Teen Is Cured from Cancer after Groundbreaking Therapy: ‘It’s a Miracle I’m Alive’


Teen Is Cured from Cancer after Groundbreaking Therapy: ‘It’s a Miracle I’m Alive’: In 2010, Emily Whitehead, then age 5, had her entire life ahead of her.

Her father Tom, 53, tells PEOPLE that his daughter enjoyed playing practical jokes on him and his family since she was a little child. She greatly improved our quality of life.

The boisterous preschooler had just completed her annual checkup in Philipsburg, Pennsylvania, reached every developmental milestone and received a clear medical report.

Her mother, 46-year-old Kari, recalls, “Everything was great.” A week later, though, she discovered Emily had bruises on unexpected regions of her body, such as her stomach and back.
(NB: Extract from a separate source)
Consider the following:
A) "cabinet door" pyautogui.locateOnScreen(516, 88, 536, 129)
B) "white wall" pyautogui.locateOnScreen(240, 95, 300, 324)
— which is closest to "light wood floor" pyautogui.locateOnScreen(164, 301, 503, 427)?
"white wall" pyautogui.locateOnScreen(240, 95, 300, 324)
After that, her gums began to bleed, and she began to wake up in the middle of the night in excruciating pain.

The next morning, Kari was back at the doctor’s office with her young daughter because, according to her, when she Googled the symptoms, “these were the classic indicators of leukemia.”

After receiving an immediate diagnosis of acute lymphoblastic leukemia, Emily was given a 26-month chemotherapy regimen by medical professionals at Penn State Health in Hershey, Pennsylvania.

She developed unusual infections during the first few weeks of treatment, which nearly necessitated amputating both of her legs due to her extremely high fevers. She faced difficulties, but a month later, she was in remission.

We got off to a bad start, but the physicians assured us that chemotherapy works for these kids when it does.

Up until Emily relapsed in October 2011, at which point doctors gave the then 6-year-old only a 30% chance of surviving.

Tom, a lead lineman for a power business, says that the news was even more heartbreaking than Emily’s initial prognosis. Tom also took Emily to the Children’s Hospital of Philadelphia for a second opinion (CHOP). I promised Emily that I would do whatever it took to find someone who could repair her, even if it meant crawling to the North Pole.

And that’s basically what he and Kari, the project coordinator for the research, did.

While Emily spent most of the following four months in the hospital getting ready for a bone marrow transplant in February 2012, her parents called specialists to learn about every treatment option.

“We urgently require your assistance, God, if you are up there. I was half asleep but not quite when I immediately recognized Emily at CHOP. And I could see that she was improving “In his book, Praying for Emily: The Faith, Science, and Miracles that Saved Our Daughter, Tom writes about the vivid visions he had of Emily’s recovery.

According to Emily, now 17 years old, “I know my parents tried to make me smile every day.” “I still remember that as being something incredibly wonderful.”

By February 29, her illness had gotten so bad that she was no longer a transplant candidate, leaving her family with no other choice.

However, as fate and science would have it, Tom and Kari learned from Emily’s doctors at CHOP that the FDA and other committees had finally approved the hospital’s Phase 1 clinical trial for CAR T-Cell therapy in children after a year of completing the necessary paperwork — and Emily had become the very first pediatric patient.

Despite the numerous hazards, according to Kari, “it wasn’t a hard decision for us at all.” Tom continues, “The other option was to stay at home with hospice and just watch her die.”

And amazingly, it was successful.

A bone marrow test revealed Emily’s cancer was completely eradicated on May 10, 2012, 23 days after she started the treatment.

After everything she had been through, “it was a tremendous shock,” recalls Kari, whose family is shown in the recent movie Of Medicine and Miracles, which had its world premiere at the Tribeca Festival in June. We were simply overjoyed.

Dr. Stephan Grupp, who also appears in the video, is the director of the Susan S. and Stephen P. Kelly Center for Cancer Immunotherapy and Emily’s physician “She was not anticipated to survive, and then all of cancer vanished.

CAR T-cell treatment is the most potent and effective method “to get the body’s immune system to directly engage and kill cancer,” according to research “He adds.

T-Cells, a type of white blood cell essential in battling infections, are removed from the patient’s body and genetically modified in a lab over the course of three weeks to “train them how to attack cancer,” according to Grupp. They are then reintroduced into the patient’s bloodstream.

More than 15,000 patients with blood cancer have successfully undergone the procedure globally since Emily, the first child to get CAR T-cell therapy, was treated.

You could say that this is a completely new area of medicine, according to Grupp. Now, all we need to do is figure out the best cancer cure recipe.

Since then, Emily, who recently obtained her driver’s license and is submitting college applications, has not had cancer and was deemed healed when she turned 17 in May.

She founded the Emily Whitehead Foundation in 2015 with the help of her family in order to spread the word about cutting-edge pediatric cancer treatments and support other affected families.

I think it’s incredibly vital to raise awareness about therapies like CAR T cells, says Emily. “It’s a wonder I’m still here, and I’m really thankful for that.”